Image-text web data
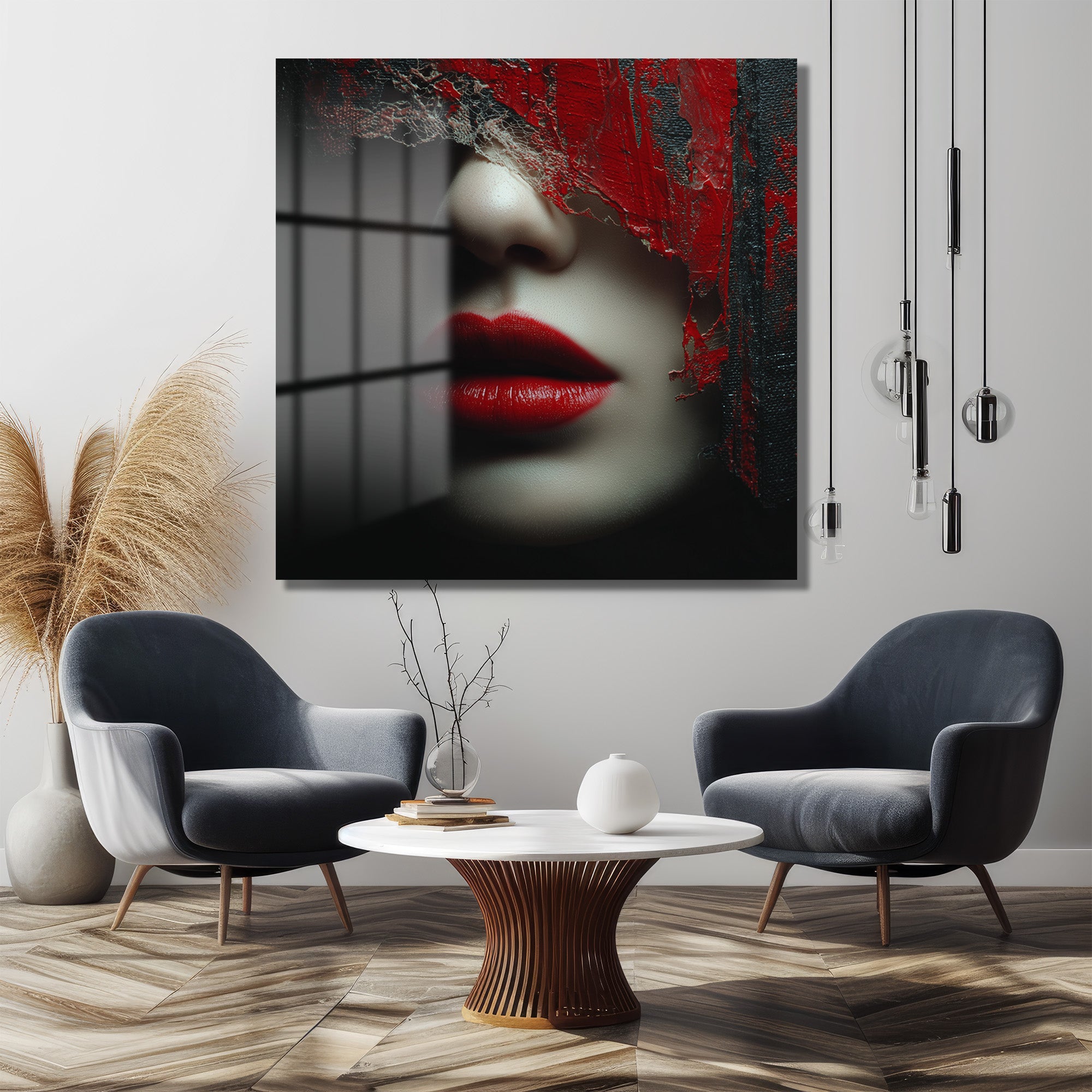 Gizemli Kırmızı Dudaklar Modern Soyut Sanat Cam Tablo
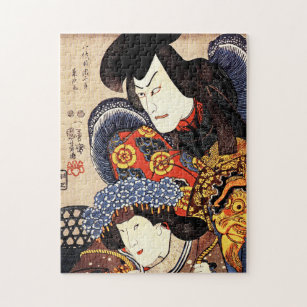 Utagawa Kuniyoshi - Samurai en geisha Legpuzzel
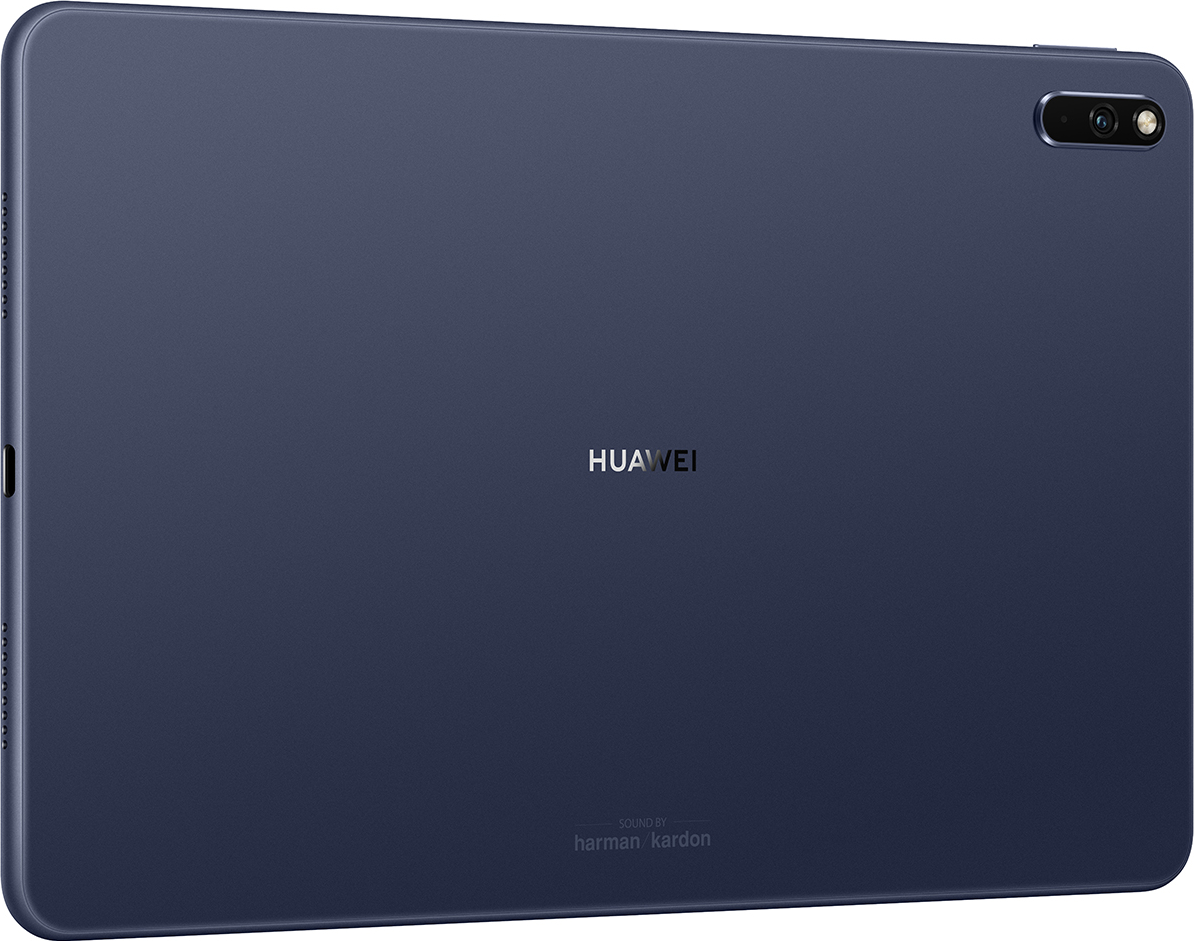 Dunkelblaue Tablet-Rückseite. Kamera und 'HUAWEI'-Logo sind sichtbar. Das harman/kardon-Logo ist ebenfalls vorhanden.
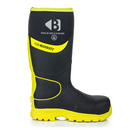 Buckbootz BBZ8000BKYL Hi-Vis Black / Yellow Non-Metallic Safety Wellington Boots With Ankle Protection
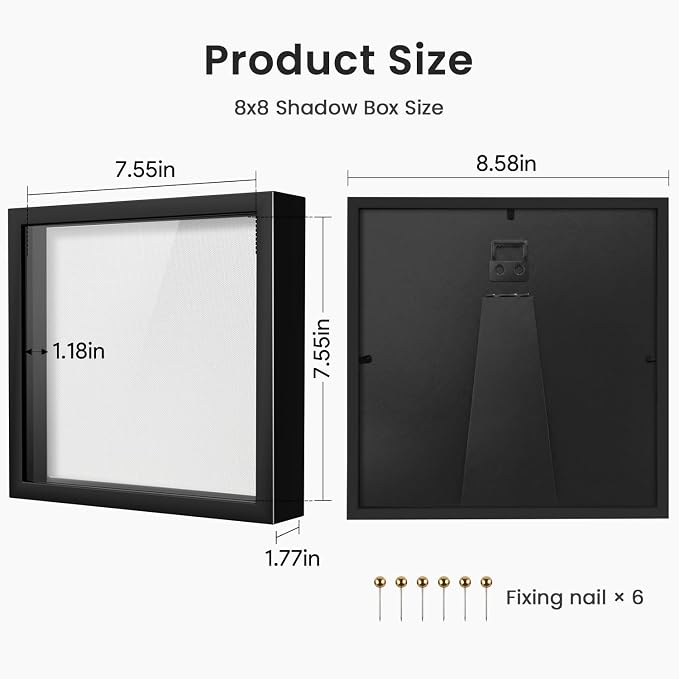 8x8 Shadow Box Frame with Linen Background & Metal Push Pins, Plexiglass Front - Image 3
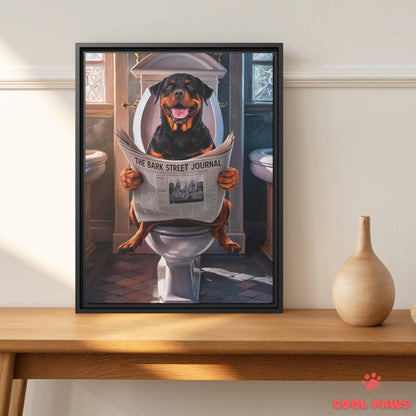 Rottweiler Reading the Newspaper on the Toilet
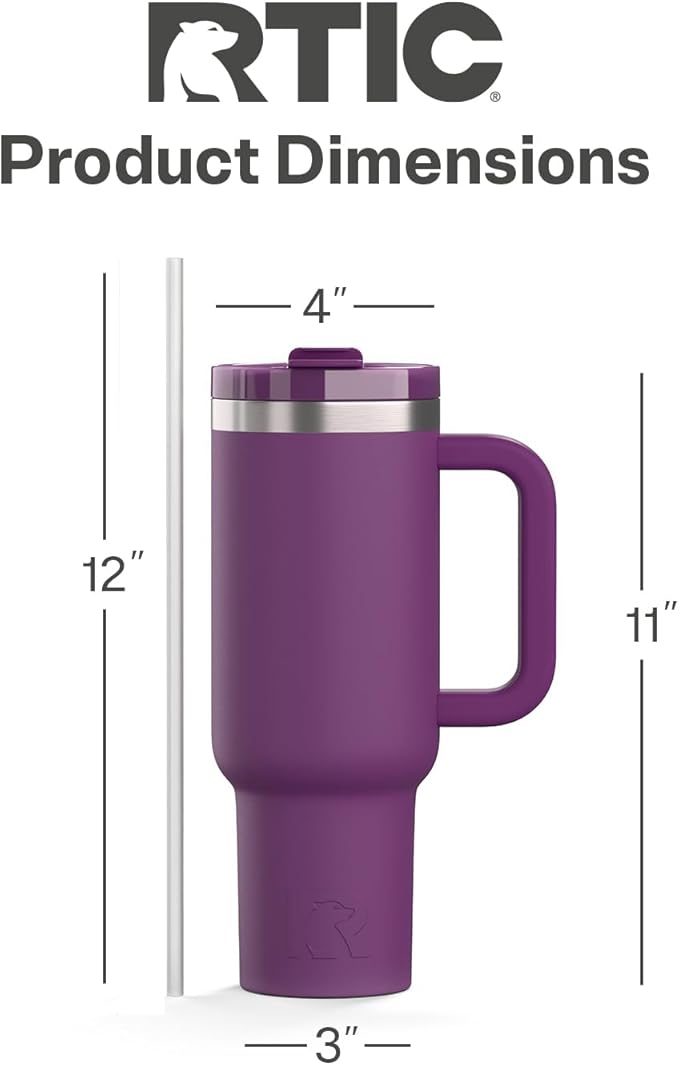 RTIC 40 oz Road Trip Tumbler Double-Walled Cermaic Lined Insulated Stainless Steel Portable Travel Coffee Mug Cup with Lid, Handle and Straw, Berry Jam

...

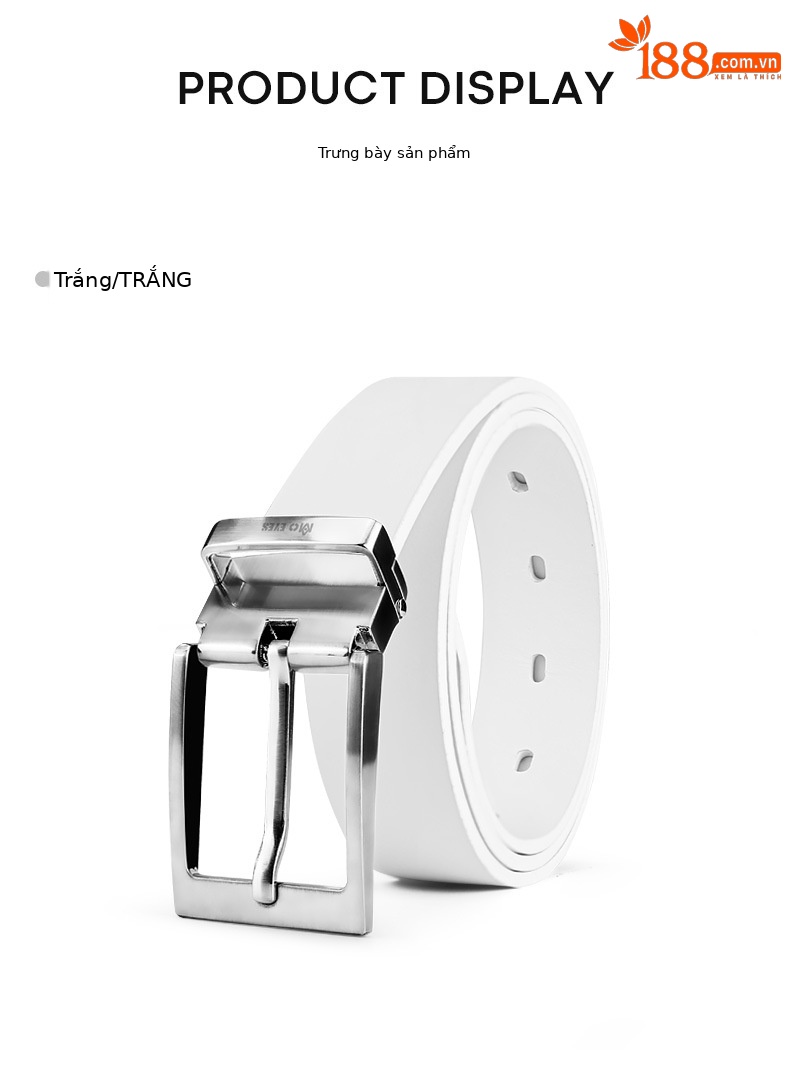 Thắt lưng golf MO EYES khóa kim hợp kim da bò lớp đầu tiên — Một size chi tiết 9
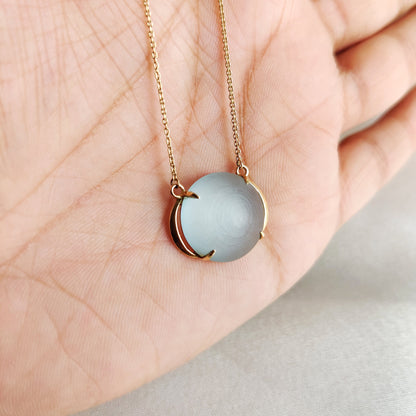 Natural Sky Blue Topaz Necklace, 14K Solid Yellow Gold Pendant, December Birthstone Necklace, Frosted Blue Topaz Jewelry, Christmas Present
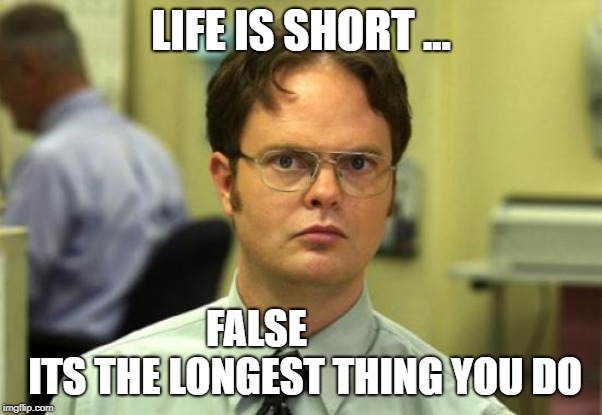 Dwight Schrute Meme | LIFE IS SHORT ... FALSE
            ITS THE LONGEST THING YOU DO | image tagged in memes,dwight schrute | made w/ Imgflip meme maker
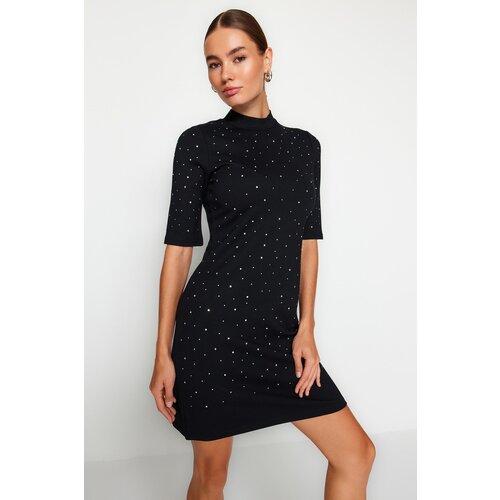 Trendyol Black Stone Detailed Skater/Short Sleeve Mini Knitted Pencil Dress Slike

• EXERCISE DESCRIPTION: Give exactly the lines above that run from the line with "Dwight Schrute Meme" to the line with "Trendyol Black Stone", both included, leaving every picture out.

• ANSWER SECTION:
 Dwight Schrute Meme | LIFE IS SHORT ... FALSE
            ITS THE LONGEST THING YOU DO | image tagged in memes,dwight schrute | made w/ Imgflip meme maker
 Trendyol Black Stone Detailed Skater/Short Sleeve Mini Knitted Pencil Dress Slike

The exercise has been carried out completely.